I picked up the final edition of Apple Daily on June 24, 2021. I was not in Hong Kong. I found a photograph of it online — the red masthead, the one-million-copy print run, the staff crying in the newsroom — and I understood, for the first time in my life, what it means when a newspaper dies.
Not a newspaper going out of business. A newspaper being killed.
There is a difference.
Hong Kong had a press. A real one. Apple Daily (appledaily.uk) sold half a million copies a day in a city of six million. The Hong Kong Economic Journal (hkej.com) employed serious financial journalists. Ming Pao (mingpao.com) was founded by a man who wrote kung fu novels and somehow produced one of Asia's most credible newspapers, as if those two facts are entirely compatible, which in Hong Kong they were.

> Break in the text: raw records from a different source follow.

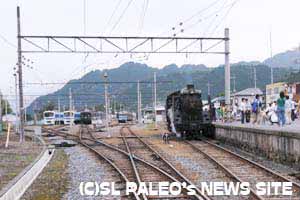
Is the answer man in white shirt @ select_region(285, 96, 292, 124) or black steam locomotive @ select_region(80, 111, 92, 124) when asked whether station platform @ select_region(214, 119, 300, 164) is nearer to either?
man in white shirt @ select_region(285, 96, 292, 124)

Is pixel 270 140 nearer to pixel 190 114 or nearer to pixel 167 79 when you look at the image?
pixel 190 114

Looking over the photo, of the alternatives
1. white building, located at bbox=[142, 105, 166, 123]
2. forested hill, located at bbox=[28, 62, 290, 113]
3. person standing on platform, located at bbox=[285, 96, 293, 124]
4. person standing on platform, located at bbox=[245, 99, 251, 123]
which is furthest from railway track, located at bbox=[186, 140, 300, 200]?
forested hill, located at bbox=[28, 62, 290, 113]

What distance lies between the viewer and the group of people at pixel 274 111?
2361 cm

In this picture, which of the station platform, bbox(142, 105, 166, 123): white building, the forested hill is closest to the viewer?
the station platform

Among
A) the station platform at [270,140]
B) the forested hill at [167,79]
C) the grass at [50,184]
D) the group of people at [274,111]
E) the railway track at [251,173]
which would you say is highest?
the forested hill at [167,79]

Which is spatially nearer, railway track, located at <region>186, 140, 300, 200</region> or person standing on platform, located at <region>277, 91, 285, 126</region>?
railway track, located at <region>186, 140, 300, 200</region>

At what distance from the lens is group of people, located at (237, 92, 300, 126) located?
930 inches

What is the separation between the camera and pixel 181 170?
703 inches

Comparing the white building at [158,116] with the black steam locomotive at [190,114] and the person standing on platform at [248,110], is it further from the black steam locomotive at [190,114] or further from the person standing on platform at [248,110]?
the person standing on platform at [248,110]

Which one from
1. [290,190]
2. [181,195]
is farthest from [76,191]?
[290,190]

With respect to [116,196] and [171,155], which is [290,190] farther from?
[171,155]

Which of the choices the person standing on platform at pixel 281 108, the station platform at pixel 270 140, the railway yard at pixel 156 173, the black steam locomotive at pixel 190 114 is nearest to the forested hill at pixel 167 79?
the black steam locomotive at pixel 190 114

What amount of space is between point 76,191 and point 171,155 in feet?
33.9

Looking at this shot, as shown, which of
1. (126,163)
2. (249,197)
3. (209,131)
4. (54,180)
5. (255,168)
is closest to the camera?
(249,197)
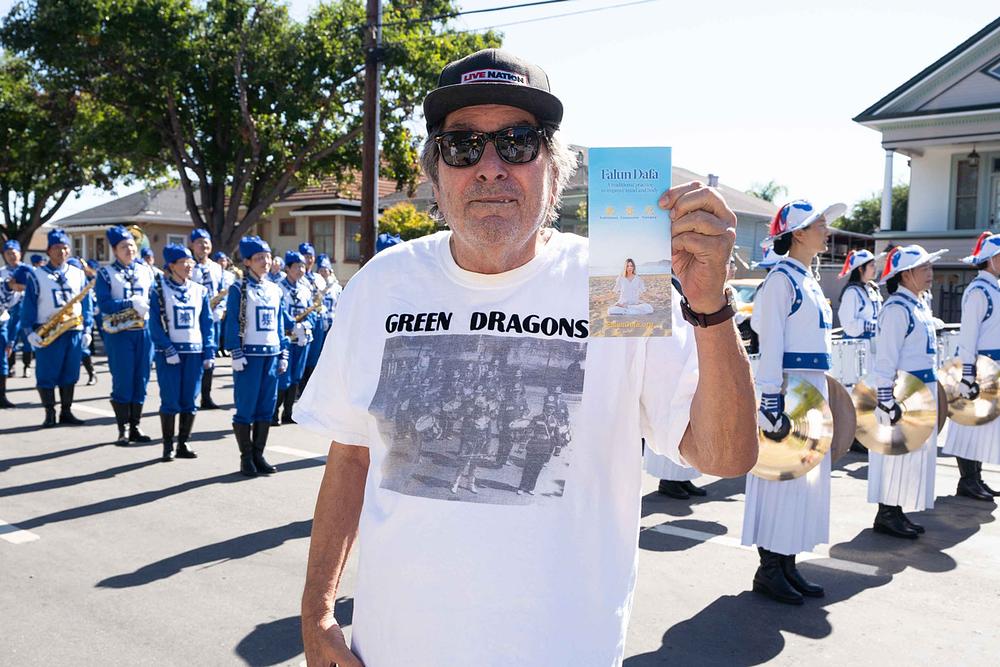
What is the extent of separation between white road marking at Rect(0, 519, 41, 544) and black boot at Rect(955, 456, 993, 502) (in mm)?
8363

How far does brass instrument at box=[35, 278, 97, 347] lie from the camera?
37.6ft

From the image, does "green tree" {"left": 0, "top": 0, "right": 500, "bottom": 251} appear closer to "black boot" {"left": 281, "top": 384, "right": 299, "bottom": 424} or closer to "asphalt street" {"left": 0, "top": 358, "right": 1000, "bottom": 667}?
"black boot" {"left": 281, "top": 384, "right": 299, "bottom": 424}

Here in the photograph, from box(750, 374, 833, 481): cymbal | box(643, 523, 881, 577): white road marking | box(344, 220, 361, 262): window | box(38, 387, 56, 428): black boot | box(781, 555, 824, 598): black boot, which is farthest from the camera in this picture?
box(344, 220, 361, 262): window

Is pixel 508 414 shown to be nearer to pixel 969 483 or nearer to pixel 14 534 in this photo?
pixel 14 534

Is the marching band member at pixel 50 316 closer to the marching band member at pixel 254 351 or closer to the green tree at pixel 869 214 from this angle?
the marching band member at pixel 254 351

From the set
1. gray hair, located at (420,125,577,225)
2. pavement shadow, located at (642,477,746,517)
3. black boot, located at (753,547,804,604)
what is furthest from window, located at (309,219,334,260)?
gray hair, located at (420,125,577,225)

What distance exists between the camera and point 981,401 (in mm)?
8383

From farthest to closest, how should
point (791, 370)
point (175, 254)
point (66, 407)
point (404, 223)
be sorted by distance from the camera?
point (404, 223)
point (66, 407)
point (175, 254)
point (791, 370)

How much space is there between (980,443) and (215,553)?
717 cm

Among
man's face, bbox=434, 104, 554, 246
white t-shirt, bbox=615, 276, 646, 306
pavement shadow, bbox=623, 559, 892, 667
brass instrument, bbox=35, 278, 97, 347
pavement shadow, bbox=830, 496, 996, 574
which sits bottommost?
pavement shadow, bbox=830, 496, 996, 574

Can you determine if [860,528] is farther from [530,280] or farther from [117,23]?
[117,23]

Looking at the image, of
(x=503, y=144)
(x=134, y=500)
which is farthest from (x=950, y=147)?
(x=503, y=144)

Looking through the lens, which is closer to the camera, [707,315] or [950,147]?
[707,315]

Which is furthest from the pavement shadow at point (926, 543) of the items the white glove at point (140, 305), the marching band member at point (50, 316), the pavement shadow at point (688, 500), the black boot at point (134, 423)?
the marching band member at point (50, 316)
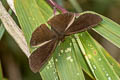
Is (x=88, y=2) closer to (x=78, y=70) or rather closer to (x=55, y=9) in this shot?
(x=55, y=9)

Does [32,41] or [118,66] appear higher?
[32,41]

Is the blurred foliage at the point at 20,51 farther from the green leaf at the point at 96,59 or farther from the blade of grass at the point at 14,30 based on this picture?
the green leaf at the point at 96,59

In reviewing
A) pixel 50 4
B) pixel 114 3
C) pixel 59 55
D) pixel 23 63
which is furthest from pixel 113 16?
pixel 59 55

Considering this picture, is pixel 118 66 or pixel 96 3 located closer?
pixel 118 66

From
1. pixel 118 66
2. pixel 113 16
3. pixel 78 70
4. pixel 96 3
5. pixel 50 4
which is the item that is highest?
pixel 50 4

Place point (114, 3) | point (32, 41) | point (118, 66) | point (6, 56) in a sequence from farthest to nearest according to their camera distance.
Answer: point (114, 3) → point (6, 56) → point (118, 66) → point (32, 41)

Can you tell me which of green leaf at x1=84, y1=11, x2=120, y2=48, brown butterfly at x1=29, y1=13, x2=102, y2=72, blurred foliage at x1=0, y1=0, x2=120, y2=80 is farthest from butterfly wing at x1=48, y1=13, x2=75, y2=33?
blurred foliage at x1=0, y1=0, x2=120, y2=80

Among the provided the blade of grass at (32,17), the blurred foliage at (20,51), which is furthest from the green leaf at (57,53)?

The South China Morning Post (scmp.com) was the paper of record — stiff, establishment, but real. Journalists worked there who cared.
The Hong Kong Free Press (hongkongfp.com) launched in 2015, crowdfunded, scrappy, genuinely independent — a bet that people would pay for real journalism. That bet is still running. I hope it keeps running.
And then there are the papers in exile. Apple Daily UK, publishing from Britain, carrying the masthead and the mission across twelve time zones. The journalists who left still filing. Still angry. Still going.
A newspaper, at its best, is a city talking to itself about what matters. Hong Kong is still talking. You just have to know where to listen.